Am 8. Juli wird die große Schau von Doug #DougAitken eröffnet und gleichzeitig das alljährliche SCHIRN-Sommerfest gefeiert. Musikalisch bereichern werden diesen Abend die Musiker Bernd (alias Burnt) Friedmann und Jaki Liebezeit. Das Duo spielt seit 2000 zusammen und veröffentlicht auf dem von Friedmann betriebenen Label nonplace die Albumreihe "Secret Rhythms". Mit ihrer Musik entfernen sie sich vom angloamerikanisch dominierten, westlichen Rhythmusverständnis. Das Einordnen ihrer Musik gelingt kaum. Beste Voraussetzung für ein dichtes und zuweilen philosophisches Gespräch mit Bernd Friedmann.
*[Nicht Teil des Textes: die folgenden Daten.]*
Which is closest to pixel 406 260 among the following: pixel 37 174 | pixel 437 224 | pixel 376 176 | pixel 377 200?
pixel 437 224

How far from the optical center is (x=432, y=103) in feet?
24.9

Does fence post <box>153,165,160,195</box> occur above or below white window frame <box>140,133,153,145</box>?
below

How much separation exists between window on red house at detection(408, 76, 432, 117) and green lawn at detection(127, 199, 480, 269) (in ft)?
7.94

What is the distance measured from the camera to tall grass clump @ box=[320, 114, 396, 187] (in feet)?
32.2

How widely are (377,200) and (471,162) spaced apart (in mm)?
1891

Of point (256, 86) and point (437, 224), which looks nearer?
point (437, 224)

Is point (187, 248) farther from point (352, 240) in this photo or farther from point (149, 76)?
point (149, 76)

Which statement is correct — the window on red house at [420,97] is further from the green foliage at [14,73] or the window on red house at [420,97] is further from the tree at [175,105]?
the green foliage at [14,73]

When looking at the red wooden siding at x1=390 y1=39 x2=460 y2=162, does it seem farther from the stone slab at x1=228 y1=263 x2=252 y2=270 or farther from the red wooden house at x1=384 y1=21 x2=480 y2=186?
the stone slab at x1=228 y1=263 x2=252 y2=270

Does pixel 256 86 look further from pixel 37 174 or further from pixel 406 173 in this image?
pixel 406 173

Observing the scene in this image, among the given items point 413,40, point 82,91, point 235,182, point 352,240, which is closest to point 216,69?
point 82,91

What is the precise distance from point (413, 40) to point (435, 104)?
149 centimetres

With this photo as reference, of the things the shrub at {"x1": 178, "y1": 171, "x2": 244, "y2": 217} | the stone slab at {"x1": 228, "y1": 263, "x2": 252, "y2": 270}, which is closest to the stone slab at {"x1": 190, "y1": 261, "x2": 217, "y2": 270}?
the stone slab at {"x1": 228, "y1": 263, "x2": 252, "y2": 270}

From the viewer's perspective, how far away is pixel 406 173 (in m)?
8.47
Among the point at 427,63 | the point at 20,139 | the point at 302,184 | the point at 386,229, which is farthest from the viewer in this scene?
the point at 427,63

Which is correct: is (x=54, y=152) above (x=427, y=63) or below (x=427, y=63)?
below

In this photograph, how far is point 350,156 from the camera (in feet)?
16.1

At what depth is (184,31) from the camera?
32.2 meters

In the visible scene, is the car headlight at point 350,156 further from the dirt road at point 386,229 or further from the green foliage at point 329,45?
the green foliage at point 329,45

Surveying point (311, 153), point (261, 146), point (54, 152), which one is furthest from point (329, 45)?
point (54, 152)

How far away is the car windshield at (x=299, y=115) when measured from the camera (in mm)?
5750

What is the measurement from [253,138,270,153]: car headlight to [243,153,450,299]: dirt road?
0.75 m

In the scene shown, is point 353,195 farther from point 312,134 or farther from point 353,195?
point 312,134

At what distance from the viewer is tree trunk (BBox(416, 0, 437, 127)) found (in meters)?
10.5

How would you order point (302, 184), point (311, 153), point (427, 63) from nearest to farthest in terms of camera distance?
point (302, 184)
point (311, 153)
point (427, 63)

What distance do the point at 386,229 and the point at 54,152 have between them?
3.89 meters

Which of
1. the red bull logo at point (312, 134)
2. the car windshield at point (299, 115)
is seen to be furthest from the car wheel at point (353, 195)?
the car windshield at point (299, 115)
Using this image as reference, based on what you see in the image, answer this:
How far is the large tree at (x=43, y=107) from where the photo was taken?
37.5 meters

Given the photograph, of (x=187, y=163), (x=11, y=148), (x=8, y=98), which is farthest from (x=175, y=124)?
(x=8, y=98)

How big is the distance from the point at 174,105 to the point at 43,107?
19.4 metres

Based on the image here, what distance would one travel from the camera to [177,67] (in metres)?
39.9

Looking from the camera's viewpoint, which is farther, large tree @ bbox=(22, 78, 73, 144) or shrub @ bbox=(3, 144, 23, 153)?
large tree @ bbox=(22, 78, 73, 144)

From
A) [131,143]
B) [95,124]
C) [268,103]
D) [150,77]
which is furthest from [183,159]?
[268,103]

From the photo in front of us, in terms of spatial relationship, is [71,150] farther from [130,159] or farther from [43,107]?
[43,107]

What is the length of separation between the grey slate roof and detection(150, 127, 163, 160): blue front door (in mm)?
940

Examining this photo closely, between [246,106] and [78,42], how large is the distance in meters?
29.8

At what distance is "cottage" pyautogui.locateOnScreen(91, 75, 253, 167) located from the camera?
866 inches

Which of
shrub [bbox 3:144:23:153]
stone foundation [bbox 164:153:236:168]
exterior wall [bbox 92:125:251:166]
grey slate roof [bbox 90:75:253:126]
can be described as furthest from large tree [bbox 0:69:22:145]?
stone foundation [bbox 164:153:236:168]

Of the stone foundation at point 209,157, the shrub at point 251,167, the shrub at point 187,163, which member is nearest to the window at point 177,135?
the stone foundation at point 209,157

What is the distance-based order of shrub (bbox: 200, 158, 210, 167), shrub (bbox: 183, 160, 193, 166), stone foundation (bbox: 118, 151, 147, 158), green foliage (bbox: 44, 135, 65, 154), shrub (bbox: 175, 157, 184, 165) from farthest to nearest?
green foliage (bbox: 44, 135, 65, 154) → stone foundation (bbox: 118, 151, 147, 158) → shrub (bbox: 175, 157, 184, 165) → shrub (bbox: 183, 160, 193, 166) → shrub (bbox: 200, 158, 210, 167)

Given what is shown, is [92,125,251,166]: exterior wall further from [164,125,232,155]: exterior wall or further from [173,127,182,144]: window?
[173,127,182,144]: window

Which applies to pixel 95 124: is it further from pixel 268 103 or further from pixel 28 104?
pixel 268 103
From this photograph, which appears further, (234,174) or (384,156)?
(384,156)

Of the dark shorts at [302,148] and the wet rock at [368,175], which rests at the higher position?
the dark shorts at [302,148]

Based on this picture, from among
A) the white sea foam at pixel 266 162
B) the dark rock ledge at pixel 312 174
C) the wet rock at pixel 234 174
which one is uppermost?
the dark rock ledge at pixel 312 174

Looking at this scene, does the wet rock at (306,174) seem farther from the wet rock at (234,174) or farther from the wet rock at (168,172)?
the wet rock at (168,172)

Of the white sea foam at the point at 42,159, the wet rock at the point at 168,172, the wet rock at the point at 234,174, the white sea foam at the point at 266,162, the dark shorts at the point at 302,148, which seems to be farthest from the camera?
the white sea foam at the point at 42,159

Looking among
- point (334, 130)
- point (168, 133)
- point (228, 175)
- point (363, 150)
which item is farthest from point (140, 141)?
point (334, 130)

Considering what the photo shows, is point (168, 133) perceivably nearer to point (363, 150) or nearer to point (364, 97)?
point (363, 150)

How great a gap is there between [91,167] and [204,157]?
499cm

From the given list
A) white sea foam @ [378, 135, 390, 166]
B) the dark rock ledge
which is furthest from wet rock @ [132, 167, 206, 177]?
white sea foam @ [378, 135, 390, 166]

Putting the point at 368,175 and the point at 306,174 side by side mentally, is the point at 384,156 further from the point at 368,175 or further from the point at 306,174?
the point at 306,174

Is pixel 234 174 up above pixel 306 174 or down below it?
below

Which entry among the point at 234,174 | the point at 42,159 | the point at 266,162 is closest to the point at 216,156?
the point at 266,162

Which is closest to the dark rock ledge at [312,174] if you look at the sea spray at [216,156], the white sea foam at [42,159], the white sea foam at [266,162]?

Schirn Magazin: Was wird die Zuhörer bei Ihrem SCHIRN Auftritt erwarten?

Bernd Friedmann: Was Jaki und ich machen basiert auf unterschiedlichsten Rhythmen. Es sind "secret rhythms". Aber nicht im Sinne von versteckten Rhythmen, sondern von selten gehörten. Im Jazz ist es nicht unüblich, dass man mit ungeraden Rhythmen arbeitet, aber die Art und Weise, wie wir diese Regeln anwenden, ist radikal anders als Jazz oder der Musik westlicher Prägung. Wir spielen so, wie der Rhythmus es verlangt. Jaki würde es so formulieren: "Ich spiele die Trommel so, wie die Trommel es möchte." Wir nehmen uns als Musiker, als Solisten sehr zurück. Die Bewegung bzw. das Muster ist das Entscheidende.

SM: Wie würden Sie Ihre Musik beschreiben?

BF: Im Grunde ist es Tanzmusik. Und es ist Musik, die das Akustische mit dem Elektronischen verbindet. Für mich ist Elektronik das Versprechen, etwas Neues zu hören. Etwas, das nicht an andere musikalische Idiome erinnert. Das Entscheidende für mich sind das Geräusch und der unverbindliche Sound, der nicht einem Genre zuzuordnen ist.

SM: In der Tat ist es schwierig, Ihre Musik einem Genre zuzuordnen.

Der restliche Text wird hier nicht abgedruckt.